An important milestone has been reached for patients with idiopathic macular telangiectasia type 2 (MacTel), with the FDA approval of revakinagene taroretcel-lwey or ENCELTO, the first and only treatment for MacTel.
This treatment utilizes an encapsulated cell therapy technology designed to continually deliver ciliary neurotrophic factor to the retina to slow the progression of the disease. Results from the two phase 3 registration trials showed that this surgical implant significantly decreased the loss of macular photoreceptors in MacTel patients over 24 months. The treatment is expected to be available in the United States for patients starting in June 2025.
MacTel is usually bilateral and diagnosed in middle-aged adults. It’s characterized by the growth of leaky, damaging blood vessels as well as alterations to the retinal vasculature network. Risk factors for MacTel include hypertension and diabetes. MacTel can also run in families; the condition may have genetic risk factors.
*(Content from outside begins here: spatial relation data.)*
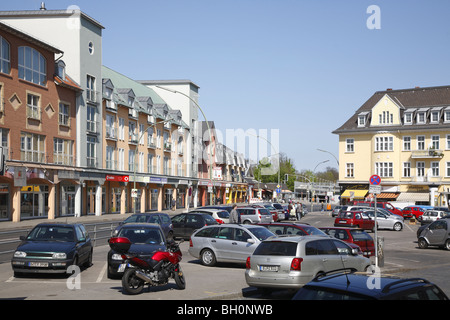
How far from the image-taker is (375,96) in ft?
258

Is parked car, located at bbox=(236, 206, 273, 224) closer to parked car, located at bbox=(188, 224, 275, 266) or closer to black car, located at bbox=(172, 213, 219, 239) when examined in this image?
black car, located at bbox=(172, 213, 219, 239)

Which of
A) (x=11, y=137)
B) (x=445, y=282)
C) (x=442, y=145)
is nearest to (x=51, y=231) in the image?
(x=445, y=282)

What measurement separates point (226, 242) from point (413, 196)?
58446 millimetres

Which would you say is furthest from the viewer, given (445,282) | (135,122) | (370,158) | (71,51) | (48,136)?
(370,158)

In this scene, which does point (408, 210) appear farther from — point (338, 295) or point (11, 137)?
point (338, 295)

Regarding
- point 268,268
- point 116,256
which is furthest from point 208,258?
point 268,268

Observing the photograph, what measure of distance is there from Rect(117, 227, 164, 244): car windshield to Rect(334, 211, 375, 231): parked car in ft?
81.6

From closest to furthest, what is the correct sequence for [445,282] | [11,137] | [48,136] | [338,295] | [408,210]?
[338,295]
[445,282]
[11,137]
[48,136]
[408,210]

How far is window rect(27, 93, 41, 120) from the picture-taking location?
4397 centimetres

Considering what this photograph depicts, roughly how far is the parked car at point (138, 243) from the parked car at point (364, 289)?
861 cm

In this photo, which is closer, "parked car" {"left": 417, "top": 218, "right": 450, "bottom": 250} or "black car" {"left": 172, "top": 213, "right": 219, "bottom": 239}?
"parked car" {"left": 417, "top": 218, "right": 450, "bottom": 250}

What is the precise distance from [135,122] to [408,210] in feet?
106

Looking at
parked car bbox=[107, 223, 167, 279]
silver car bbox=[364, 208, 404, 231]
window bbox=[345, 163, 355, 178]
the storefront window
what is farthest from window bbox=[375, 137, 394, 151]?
parked car bbox=[107, 223, 167, 279]

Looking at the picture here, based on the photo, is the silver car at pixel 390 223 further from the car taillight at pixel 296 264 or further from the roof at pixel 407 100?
the roof at pixel 407 100
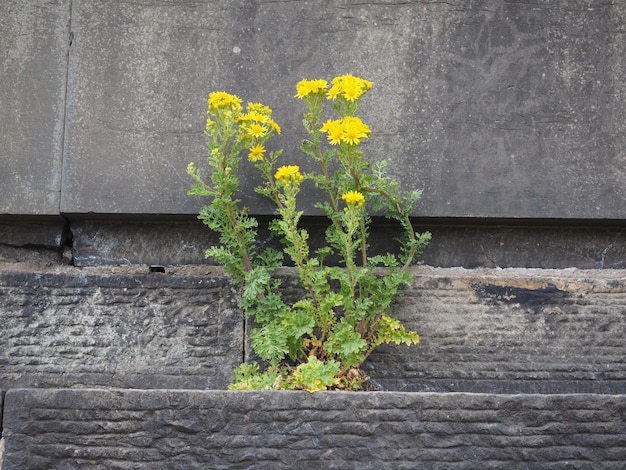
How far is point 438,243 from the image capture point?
9.38 ft

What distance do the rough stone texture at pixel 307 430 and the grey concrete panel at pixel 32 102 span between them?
2.87 feet

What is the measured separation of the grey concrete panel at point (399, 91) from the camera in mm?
2793

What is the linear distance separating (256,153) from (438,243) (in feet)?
2.46

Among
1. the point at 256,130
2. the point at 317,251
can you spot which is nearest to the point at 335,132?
the point at 256,130

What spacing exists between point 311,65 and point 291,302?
848mm

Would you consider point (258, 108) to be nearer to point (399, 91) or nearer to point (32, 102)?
point (399, 91)

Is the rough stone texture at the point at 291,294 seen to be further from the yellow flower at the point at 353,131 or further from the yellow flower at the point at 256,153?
the yellow flower at the point at 353,131

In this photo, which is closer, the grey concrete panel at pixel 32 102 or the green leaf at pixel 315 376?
the green leaf at pixel 315 376

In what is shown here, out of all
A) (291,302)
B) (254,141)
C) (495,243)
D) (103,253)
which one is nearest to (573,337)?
(495,243)

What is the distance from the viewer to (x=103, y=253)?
2852 mm

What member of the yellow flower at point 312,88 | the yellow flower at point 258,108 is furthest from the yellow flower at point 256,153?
the yellow flower at point 312,88

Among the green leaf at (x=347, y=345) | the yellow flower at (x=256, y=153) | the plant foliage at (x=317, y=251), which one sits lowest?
the green leaf at (x=347, y=345)

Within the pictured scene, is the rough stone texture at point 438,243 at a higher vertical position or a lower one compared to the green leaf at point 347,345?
higher

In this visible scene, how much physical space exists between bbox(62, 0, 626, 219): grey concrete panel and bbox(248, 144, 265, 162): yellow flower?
0.20 meters
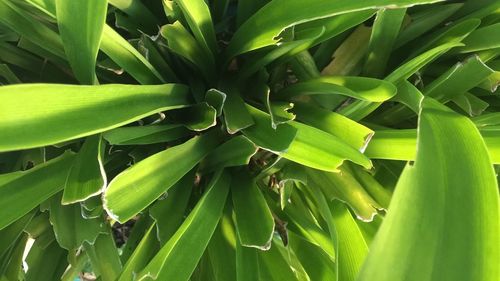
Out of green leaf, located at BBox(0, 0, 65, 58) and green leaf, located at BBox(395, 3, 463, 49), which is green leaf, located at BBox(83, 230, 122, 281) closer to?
green leaf, located at BBox(0, 0, 65, 58)

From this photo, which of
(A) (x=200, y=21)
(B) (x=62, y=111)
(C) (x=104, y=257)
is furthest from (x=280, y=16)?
(C) (x=104, y=257)

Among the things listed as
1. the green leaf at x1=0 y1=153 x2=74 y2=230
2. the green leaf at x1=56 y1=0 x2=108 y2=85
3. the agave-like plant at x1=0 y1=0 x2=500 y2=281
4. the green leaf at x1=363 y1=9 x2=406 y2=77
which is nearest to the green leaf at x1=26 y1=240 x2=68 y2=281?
the agave-like plant at x1=0 y1=0 x2=500 y2=281

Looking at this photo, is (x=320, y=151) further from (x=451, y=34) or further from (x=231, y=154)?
(x=451, y=34)

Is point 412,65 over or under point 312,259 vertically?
over

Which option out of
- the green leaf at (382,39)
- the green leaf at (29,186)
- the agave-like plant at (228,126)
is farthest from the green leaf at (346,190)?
the green leaf at (29,186)

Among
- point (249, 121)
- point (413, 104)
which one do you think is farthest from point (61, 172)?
point (413, 104)
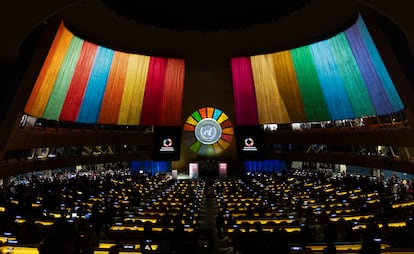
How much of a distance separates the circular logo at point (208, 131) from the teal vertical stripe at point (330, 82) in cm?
1359

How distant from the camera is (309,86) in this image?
2934 cm

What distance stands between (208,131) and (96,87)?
14.2m

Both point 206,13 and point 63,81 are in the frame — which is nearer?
point 63,81

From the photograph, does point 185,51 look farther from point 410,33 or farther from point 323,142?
point 410,33

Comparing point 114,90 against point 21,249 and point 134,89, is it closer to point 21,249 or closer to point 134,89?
point 134,89

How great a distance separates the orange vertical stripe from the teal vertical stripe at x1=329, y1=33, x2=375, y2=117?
1773cm

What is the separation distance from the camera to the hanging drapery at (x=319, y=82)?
71.1 ft

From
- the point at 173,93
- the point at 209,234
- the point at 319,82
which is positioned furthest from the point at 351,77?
the point at 209,234

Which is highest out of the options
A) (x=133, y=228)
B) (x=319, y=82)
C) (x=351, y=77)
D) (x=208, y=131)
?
(x=319, y=82)

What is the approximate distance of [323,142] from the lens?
28.8 meters

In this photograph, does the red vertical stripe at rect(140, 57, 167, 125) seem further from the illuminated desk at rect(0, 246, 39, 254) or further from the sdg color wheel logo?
the illuminated desk at rect(0, 246, 39, 254)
The Duke Reading Center, led by Director Glenn Jaffe, MD along with Duke researchers, including Sina Farsiu, PhD, Eleonora Lad, MD, PhD, and Sandra Stinnett, PhD, performed the data analyses for the registration trials and was central to the FDA approval. These trials also pioneered the use of a novel clinical trial endpoint, ellipsoid zone (photoreceptor) loss area, which is already being employed in clinical trials of other retinal diseases.